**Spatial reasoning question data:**
+===+
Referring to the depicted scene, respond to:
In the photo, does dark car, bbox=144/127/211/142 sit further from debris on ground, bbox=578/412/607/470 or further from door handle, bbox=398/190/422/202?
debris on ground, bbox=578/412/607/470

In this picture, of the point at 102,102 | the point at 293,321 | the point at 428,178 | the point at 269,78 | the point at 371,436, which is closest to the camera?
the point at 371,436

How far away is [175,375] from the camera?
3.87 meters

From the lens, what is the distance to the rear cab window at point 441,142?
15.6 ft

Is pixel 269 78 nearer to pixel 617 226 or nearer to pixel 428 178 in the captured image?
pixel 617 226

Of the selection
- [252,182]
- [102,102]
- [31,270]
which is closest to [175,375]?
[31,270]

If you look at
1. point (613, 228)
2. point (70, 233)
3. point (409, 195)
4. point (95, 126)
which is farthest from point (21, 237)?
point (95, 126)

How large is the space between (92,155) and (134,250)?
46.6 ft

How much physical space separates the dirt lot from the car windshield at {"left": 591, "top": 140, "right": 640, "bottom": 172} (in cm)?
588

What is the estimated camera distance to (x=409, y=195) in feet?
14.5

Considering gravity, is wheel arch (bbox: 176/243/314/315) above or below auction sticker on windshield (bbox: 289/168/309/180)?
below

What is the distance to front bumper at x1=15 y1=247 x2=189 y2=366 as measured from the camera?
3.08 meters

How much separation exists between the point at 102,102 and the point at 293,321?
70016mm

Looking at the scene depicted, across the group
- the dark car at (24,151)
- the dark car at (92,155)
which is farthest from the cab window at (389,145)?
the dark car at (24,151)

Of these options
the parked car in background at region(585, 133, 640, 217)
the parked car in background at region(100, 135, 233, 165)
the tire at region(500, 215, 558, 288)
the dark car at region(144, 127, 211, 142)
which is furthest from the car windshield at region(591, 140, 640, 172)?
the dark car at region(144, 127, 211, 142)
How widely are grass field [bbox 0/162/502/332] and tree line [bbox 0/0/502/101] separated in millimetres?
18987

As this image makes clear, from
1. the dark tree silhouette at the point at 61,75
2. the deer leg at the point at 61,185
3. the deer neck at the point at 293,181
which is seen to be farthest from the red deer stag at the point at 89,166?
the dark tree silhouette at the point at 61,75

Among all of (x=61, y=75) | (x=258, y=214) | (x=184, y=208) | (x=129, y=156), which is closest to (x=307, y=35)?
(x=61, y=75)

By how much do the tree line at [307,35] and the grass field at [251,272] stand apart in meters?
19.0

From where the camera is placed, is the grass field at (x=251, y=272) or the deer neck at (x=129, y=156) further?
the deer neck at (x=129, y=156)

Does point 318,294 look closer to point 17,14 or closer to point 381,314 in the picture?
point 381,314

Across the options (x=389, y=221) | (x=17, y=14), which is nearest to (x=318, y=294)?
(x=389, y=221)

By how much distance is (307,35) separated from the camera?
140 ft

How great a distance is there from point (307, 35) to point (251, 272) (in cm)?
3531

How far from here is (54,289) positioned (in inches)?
+===+
**TASK INSTRUCTIONS:**
Every line above needs to be retyped exactly.

**THE RESPONSE:**
Referring to the depicted scene, respond to:
In the photo, does dark car, bbox=144/127/211/142 sit further from debris on ground, bbox=578/412/607/470 or further from door handle, bbox=398/190/422/202?
debris on ground, bbox=578/412/607/470

In this picture, of the point at 102,102 | the point at 293,321 | the point at 428,178 | the point at 269,78 | the point at 371,436, which is closest to the camera?
the point at 371,436

How far away is [175,375] from the camera?
3.87 meters

From the lens, what is the distance to the rear cab window at point 441,142?
15.6 ft

Is pixel 269 78 nearer to pixel 617 226 or nearer to pixel 428 178 in the captured image?
pixel 617 226

Of the selection
- [252,182]
- [102,102]
- [31,270]
which is closest to [175,375]?
[31,270]

If you look at
1. point (613, 228)
2. point (70, 233)
3. point (409, 195)
4. point (95, 126)
which is farthest from point (21, 237)?
point (95, 126)

How large is the space between (92,155) and (134,250)?
46.6 ft

How much physical space separates the dirt lot from the car windshield at {"left": 591, "top": 140, "right": 640, "bottom": 172} (in cm)?
588

What is the estimated camera distance to (x=409, y=195) in feet?
14.5

Considering gravity, is wheel arch (bbox: 176/243/314/315) above or below auction sticker on windshield (bbox: 289/168/309/180)?
below

What is the distance to front bumper at x1=15 y1=247 x2=189 y2=366 as measured from the camera?
3.08 meters

How much separation exists between the point at 102,102 and the point at 293,321?
70016mm

Looking at the scene depicted, across the group
- the dark car at (24,151)
- the dark car at (92,155)
which is farthest from the cab window at (389,145)?
the dark car at (24,151)

Of these options
the parked car in background at region(585, 133, 640, 217)
the parked car in background at region(100, 135, 233, 165)
the tire at region(500, 215, 558, 288)
the dark car at region(144, 127, 211, 142)
which is furthest from the car windshield at region(591, 140, 640, 172)?
the dark car at region(144, 127, 211, 142)
How widely are grass field [bbox 0/162/502/332] and tree line [bbox 0/0/502/101] separated in millimetres?
18987

As this image makes clear, from
1. the dark tree silhouette at the point at 61,75
2. the deer leg at the point at 61,185
3. the deer neck at the point at 293,181
which is seen to be farthest from the red deer stag at the point at 89,166?
the dark tree silhouette at the point at 61,75

Among all of (x=61, y=75) | (x=258, y=214) | (x=184, y=208) | (x=129, y=156), which is closest to (x=307, y=35)?
(x=61, y=75)

By how much do the tree line at [307,35] and the grass field at [251,272] stand apart in meters?
19.0

From where the camera is placed, is the grass field at (x=251, y=272) or the deer neck at (x=129, y=156) further?
the deer neck at (x=129, y=156)

Does point 318,294 look closer to point 17,14 or closer to point 381,314 in the picture?
point 381,314

Across the options (x=389, y=221) | (x=17, y=14), which is nearest to (x=318, y=294)?
(x=389, y=221)

By how much distance is (307,35) separated from the camera?
140 ft

How great a distance is there from point (307, 35) to point (251, 272) (in cm)?
3531

How far from here is (54,289) positioned (in inches)?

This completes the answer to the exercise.